Science & Technology

Blockchain: advantages of a decentralized technology

2020-03-19 15:44:30

The value exchange that led to the token economy development

The revolution in information technology has not stopped, riding the wave of human ingenuity. In the wake of this change, our economic system has been profoundly transformed by the rise of the so-called "network effect". It all started with the advent of computers, the world wide web and online platforms. The disruptive power of the network effect has influenced the social and economic organization of society, until today where this transformation process continues its climb with a new series of technologies designed to build the Web 3.0. The main component is undoubtedly the blockchain: the means to decentralize the various operations carried out by market players and connect them to a global level, on a scale never seen before. This decentralized technology allows a computer network to maintain a database of exchanges and property rights thanks to a protocol that works via the Internet.

The inclusion of data is neither closed nor controllable by a single actor, but is public and is distributed on the database accessible to everybody. All transactions are therefore listed on the blockchain, and also related informations regarding date, time, participants in the transaction and the amount. Thanks to sophisticated mathematical processes, transactions are verified by the so-called miners who are the "guardians" of the computational power necessary to support the database. Web 3.0 technology allows the birth of a decentralized economy, removing the need to resort to central authorities to manage the network and replacing it with a consensus model managed by the many.

This shared and cryptographic database allows trustless and peer-to-peer interactions through new computer protocols. People can start basing their network to coordinate and exchange value directly, with rules at the base automated in new ways.

At the heart of these new forms of organization there are blockchain technologies that through their distributed ledgers allow an exchange of value, which can take any form: money, property, 1 Kw of energy per hour, a place to park, the number of followers on a social media and even the "likes" that can be received for a shared video. These distributed ledgers provide the infrastructure to develop the so-called token economy.

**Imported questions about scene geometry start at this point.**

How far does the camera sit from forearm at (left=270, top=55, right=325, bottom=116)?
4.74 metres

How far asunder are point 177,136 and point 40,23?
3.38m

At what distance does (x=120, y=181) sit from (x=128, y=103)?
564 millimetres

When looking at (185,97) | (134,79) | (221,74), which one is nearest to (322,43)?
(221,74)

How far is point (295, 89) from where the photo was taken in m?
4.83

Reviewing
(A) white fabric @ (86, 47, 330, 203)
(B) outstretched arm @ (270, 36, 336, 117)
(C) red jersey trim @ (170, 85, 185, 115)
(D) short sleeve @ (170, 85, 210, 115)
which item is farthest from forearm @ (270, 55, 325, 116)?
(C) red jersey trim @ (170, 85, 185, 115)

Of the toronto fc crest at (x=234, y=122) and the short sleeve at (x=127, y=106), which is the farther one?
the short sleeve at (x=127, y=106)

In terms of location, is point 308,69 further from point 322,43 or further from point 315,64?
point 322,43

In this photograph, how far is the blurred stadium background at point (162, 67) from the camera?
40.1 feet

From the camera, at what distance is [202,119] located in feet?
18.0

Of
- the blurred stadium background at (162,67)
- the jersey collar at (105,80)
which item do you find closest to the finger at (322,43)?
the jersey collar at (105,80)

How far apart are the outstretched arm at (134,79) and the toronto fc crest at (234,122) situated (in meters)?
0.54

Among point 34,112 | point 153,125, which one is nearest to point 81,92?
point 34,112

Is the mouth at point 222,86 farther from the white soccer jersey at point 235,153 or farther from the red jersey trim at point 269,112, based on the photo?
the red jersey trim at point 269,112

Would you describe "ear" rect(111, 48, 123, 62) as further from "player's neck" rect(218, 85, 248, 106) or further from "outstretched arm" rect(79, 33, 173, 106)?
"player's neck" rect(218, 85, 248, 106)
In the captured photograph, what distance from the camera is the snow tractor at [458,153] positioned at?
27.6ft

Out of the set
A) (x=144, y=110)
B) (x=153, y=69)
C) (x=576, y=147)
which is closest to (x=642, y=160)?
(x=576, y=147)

token is simply the quantification of a unit of value, and they can be generic and fungible. A token is generic when it is used to define any form of value, while it is fungible when it is exchangeable with several other forms of value. For example, fiat money (i.e. the euro) is not fully fungible because it cannot be exchanged for all the other assets; in fact the appreciations and the "likes" assigned to a specific video may have a certain value, but typically they are not exchanged directly in the common currency. A token therefore differs from fiat money, because it is more generic. In fact, fiat money is more specific in this sense, because it aims more at defining the value dictated by utility and is in harmony with the logic behind an industrial economy. Tokens, on the other hand, since they are more generic, can define a large set of values: social capital, natural capital, cultural capital, etc.

For example, natural capital is the integrity of an ecosystem that allows it to function and provide services to the beings that populate it. However, according to the traditional economic model, we are only concerned with the services rendered (water, food, materials, etc.) while ignoring the integrity of the ecosystem. A generic token, on the other hand, could very well preserve that integrity.